Reproduce, word for word, the lines of the listing from the one holding "Taking a look at" through the end of the listing, both ends included.

###

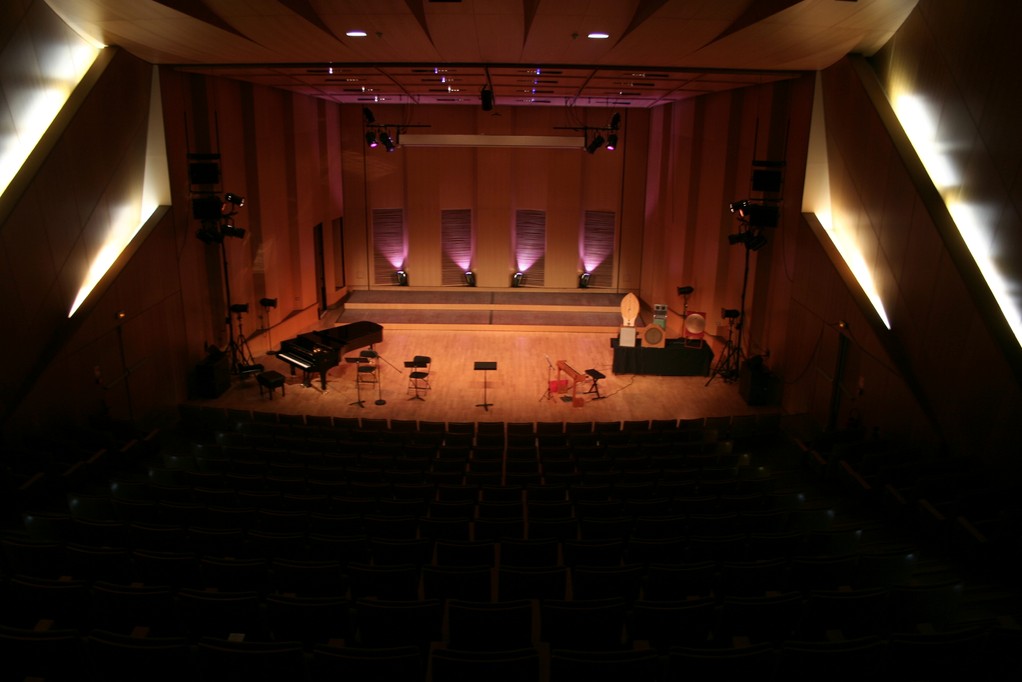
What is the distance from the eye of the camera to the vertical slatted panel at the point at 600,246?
65.0 feet

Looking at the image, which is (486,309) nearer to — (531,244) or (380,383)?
(531,244)

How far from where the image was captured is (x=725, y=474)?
797cm

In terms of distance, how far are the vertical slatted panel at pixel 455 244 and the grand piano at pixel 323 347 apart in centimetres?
573

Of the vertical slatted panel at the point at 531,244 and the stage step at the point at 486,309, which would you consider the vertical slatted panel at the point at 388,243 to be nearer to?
the stage step at the point at 486,309

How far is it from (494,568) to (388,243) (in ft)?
49.5

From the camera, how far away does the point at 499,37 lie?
9.06 m

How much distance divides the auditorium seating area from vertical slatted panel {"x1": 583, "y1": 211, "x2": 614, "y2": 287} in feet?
38.1

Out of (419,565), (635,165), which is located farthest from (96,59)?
(635,165)

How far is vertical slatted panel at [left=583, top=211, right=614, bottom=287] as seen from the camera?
19.8 metres

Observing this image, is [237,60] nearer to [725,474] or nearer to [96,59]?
[96,59]

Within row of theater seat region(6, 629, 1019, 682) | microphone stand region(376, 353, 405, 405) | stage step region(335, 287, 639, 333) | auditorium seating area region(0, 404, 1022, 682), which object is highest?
row of theater seat region(6, 629, 1019, 682)

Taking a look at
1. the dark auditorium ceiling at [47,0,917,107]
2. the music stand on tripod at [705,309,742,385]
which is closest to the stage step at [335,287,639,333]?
the music stand on tripod at [705,309,742,385]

###

* [SOLUTION TO THIS EXERCISE]
Taking a look at
1. the dark auditorium ceiling at [47,0,917,107]
2. the music stand on tripod at [705,309,742,385]
which is closest to the stage step at [335,287,639,333]?
the music stand on tripod at [705,309,742,385]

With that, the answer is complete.